Calculate erosivity for each year/station combination

Parameters:
  • rain (pandas.DataFrame) –

    DataFrame with rainfall time series. Need to contain the following columns:

    • datetime (pandas.Timestamp): Time stamp

    • rain_mm (float): Rain in mm

    • station (str): Measurement station identifier

  • energy_method (Callable, default rain_energy_per_unit_depth_verstraeten2006) – Function to compute the rain energy per unit depth

  • intensity_method (Callable, default maximum_intensity) – Function to derive the maximal rain intensity (over 30min).

Returns:

all_erosivity – DataFrame with erosivity output for each event.

  • station* (str)

  • year (int)

  • tag (str): unique tag for year, station-couple.

  • event_rain_cum (float): Cumulative rain for each event

  • all_events_cum (float): Cumulative rain over the whole timeseries

  • max_30min_intensity (float): Maximal 30min intensity for each event

  • event_energy (float): Rain energy per unit depth for each event

  • erosivity (float): Erosivity for each event

  • erosivity_cum (float): Cumulative erosivity over all events together

Return type:

pandas.DataFrame

Notes

  1. NaN- and 0-values are removed from the input timeseries.

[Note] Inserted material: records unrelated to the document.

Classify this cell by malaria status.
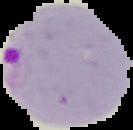
Parasitized.

{
  "preparation": "thin blood smear",
  "image_type": "cell region segmented out of the field of view; surrounding area masked to black",
  "image_size": "133×130 pixels"
}Classify this cell by malaria status.
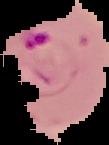
It is parasitized.

image size = 109×145 pixels
image type = cell region segmented out of the field of view; surrounding area masked to black
preparation = thin blood smear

rfactor.rfactor.maximum_intensity(df)[source]

Maximum rain intensity for 30-min interval (Pandas rolling) expressed as mm/hour

The implementation uses a rolling window of the chosen interval to derive the maximal intensity.

Parameters:

df (pandas.DataFrame) –

DataFrame with rainfall time series. Needs to contain the following columns:

  • datetime (pandas.Timestamp): Timestamp

  • rain_mm (float): Rain in mm. No NaN or 0-values allowed

Returns:

maxprecip_30min – Maximal 30-minute intensity during event (in mm/h).

Return type:

float

rfactor.rfactor.maximum_intensity_interpolate(df)[source]

Maximum rain intensity for 30-min interval (Matlab clone Fix). This implementation is a fixed version of the Python-translation of the original Matlab implementation by [3].

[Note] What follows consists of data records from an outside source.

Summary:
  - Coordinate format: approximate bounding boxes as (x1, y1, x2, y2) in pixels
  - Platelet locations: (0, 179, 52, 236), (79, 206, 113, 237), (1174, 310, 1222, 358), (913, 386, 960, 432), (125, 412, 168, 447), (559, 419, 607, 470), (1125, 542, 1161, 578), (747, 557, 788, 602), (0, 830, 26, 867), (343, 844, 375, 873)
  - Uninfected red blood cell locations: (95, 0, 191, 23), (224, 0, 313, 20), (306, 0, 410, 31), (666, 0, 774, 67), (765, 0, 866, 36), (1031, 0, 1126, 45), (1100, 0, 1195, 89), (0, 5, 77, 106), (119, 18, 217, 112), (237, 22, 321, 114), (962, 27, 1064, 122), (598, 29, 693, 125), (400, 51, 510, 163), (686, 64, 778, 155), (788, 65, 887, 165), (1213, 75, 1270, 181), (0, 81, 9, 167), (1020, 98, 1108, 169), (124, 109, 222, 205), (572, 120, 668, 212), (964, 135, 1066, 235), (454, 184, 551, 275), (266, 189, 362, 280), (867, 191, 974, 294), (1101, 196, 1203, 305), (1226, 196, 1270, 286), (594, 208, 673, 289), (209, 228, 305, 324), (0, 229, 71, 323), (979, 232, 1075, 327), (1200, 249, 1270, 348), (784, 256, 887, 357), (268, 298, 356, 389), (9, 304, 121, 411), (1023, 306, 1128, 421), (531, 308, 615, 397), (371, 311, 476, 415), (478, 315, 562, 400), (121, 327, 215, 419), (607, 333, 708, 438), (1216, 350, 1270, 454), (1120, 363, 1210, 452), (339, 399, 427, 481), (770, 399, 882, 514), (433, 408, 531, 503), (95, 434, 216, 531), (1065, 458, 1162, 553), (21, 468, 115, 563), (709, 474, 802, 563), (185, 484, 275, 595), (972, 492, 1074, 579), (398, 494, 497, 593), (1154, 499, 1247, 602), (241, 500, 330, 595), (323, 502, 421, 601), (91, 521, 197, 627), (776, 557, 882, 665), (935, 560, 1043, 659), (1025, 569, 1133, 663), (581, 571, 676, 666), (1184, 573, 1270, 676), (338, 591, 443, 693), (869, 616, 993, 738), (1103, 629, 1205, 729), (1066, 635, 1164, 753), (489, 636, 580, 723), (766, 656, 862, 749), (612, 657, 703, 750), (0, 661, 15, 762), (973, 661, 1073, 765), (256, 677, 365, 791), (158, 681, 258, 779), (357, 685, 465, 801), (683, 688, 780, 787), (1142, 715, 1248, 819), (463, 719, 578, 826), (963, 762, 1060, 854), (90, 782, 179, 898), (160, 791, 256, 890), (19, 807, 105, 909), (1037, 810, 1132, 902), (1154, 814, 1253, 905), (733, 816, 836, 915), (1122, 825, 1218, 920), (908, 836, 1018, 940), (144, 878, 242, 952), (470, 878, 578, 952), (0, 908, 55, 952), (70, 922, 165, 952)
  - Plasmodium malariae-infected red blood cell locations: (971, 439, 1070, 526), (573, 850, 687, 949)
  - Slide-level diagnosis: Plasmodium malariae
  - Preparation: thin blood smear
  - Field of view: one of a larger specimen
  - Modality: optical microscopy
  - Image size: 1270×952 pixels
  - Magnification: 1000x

Changes to the original script are:
  • In the if-statement ‘if timestamps[-1] - timestamps[0] <= 30:’ this methode calculates the total amount of rain during the interval while the original method only looks at the first rainfall entry.

  • In the same if-statement, the *2 was removed, since this is already done in the ‘return’ step of the model. This *2 causes the model to steeply over estimate the rainfall during short rainfall events.

Parameters:

df (pandas.DataFrame) – DataFrame with rainfall time series. Needs to contain the following columns: - datetime (pandas.Timestamp): Time stamp - rain_mm (float): Rain in mm. No NaN or 0-values allowed - event_rain_cum (float): Cumulative rain in mm

Returns:

maxprecip_30min – Maximal 30-minute intensity during event (in mm/h).

Return type:

float

Notes

The Python and original Matlab implementation linearly interpolate zero and NaN-values within one event.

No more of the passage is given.